From the Guidelines
For patients with aortic aneurysms, intervention is recommended at a diameter of 5.0 cm or greater for sporadic aortic root and ascending aortic aneurysms, with even lower thresholds considered in specific scenarios among patients with heritable thoracic aortic aneurysms, as determined by a Multidisciplinary Aortic Team.
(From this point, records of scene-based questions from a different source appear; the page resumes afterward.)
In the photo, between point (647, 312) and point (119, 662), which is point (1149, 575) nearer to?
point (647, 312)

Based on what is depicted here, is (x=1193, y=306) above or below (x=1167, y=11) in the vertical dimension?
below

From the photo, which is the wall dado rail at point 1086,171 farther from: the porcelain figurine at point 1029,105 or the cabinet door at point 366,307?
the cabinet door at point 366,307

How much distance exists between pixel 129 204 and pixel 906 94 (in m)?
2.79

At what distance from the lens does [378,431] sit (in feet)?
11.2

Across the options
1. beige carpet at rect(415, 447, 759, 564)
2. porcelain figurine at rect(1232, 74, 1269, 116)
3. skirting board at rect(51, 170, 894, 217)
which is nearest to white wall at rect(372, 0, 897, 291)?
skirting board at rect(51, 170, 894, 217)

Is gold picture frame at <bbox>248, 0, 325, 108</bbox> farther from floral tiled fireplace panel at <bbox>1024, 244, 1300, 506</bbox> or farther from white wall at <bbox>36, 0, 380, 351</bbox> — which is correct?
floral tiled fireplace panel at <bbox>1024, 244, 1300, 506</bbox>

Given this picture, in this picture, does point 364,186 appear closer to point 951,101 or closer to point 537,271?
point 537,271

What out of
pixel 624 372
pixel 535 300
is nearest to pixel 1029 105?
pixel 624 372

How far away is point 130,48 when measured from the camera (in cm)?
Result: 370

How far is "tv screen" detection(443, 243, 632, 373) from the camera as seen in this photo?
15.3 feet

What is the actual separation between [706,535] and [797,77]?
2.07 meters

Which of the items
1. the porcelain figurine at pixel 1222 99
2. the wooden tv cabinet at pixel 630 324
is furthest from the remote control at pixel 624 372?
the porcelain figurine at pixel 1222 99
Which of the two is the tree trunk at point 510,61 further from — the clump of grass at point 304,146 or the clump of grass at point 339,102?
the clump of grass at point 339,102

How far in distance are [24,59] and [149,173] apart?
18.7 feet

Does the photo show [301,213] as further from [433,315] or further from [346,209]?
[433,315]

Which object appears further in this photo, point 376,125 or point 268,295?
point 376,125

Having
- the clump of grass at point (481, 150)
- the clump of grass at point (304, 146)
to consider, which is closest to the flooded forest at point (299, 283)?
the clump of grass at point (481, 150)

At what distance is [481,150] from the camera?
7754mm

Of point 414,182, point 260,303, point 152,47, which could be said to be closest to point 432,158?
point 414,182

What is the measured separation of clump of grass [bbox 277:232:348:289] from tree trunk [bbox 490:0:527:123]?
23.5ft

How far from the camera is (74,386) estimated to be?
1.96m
The management of aortic aneurysms is complex and requires a multidisciplinary approach, considering factors such as patient size, growth rate, and underlying conditions 1.
Key Considerations
- The threshold for surgical intervention has been lowered from 5.5 to 5.0 cm in selected patients, and even lower in specific scenarios among patients with heritable thoracic aortic aneurysms, as stated in the 2022 aortic disease guideline-at-a-glance 1.
- Rapid aortic root growth or ascending aortic aneurysm growth, defined as ≥0.5 cm in 1 year or ≥0.3 cm/y in 2 consecutive years for those with sporadic aneurysms, is an indication for intervention 1.
- Shared decision-making involving the patient and a multidisciplinary team is highly encouraged to determine the optimal medical, endovascular, and open surgical therapies, especially in patients contemplating pregnancy or who are pregnant 1.
Surveillance and Monitoring
- Computed tomography, magnetic resonance imaging, and echocardiographic imaging of patients with aortic disease should follow recommended approaches for image acquisition, measurement, and reporting of relevant aortic dimensions, and the frequency of surveillance before and after intervention 1.
- Surveillance involves regular imaging, typically every 6-12 months for aneurysms approaching intervention thresholds, and every 2-3 years for smaller ones, to monitor growth rates and prevent rupture 1.
Medical Management
- Medical management includes blood pressure control with beta-blockers as first-line therapy, targeting systolic pressure below 130 mmHg, and angiotensin receptor blockers like losartan for patients with Marfan syndrome 1.
- Lifestyle modifications, such as smoking cessation, limiting heavy lifting, maintaining moderate exercise, and controlling cholesterol with statins, are essential for preventing rupture and managing aortic aneurysms 1.
From the Research
Aortic Aneurysm Guideline
- The clinical risk factors for the development of an abdominal aortic aneurysm (AAA) include tobacco use, hypertension, a family history of AAA, and male sex 2.
- Ultrasound is the preferred method of screening for AAA, and it is cost-effective in high-risk patients 2.
- Repair is indicated when the aneurysm becomes greater than 5.5 cm in diameter or grows more than 0.6 to 0.8 cm per year 2.
- Asymptomatic patients with an AAA should be medically optimized before repair, including institution of beta blockade 2.
- Symptomatic aneurysms present with back, abdominal, buttock, groin, testicular, or leg pain and require urgent surgical attention 2.
Treatment Options
- Open surgical repair (OSR) and endovascular aneurysm repair (EVAR) are two treatment options for AAA 3, 4, 5.
- EVAR is preferred due to faster recovery and lower perioperative risk, but it may have higher reintervention rates and long-term complications 3, 4, 5.
- OSR is reserved for patients with longer life expectancy and lower morbidity, and it may have higher operative mortality rates 4.
- The choice of treatment depends on patient-specific factors, including anatomical considerations and overall health 3, 5.
Outcomes and Complications
- The mortality rate for ruptured AAA is extremely high, approaching 90% if rupture occurs outside the hospital 2.
- The 30-day mortality rate after EVAR is around 1-2%, while the 30-day mortality rate after OSR is around 3-4% 3, 4.
- Patients with larger AAAs (≥6.0 cm) have higher all-cause mortality, complication, and reintervention rates after EVAR 6.
- Long-term periodic monitoring is essential to detect and treat endoleaks, document stable diameter of the eliminated aneurysmal sac, and determine whether reintervention is necessary 4.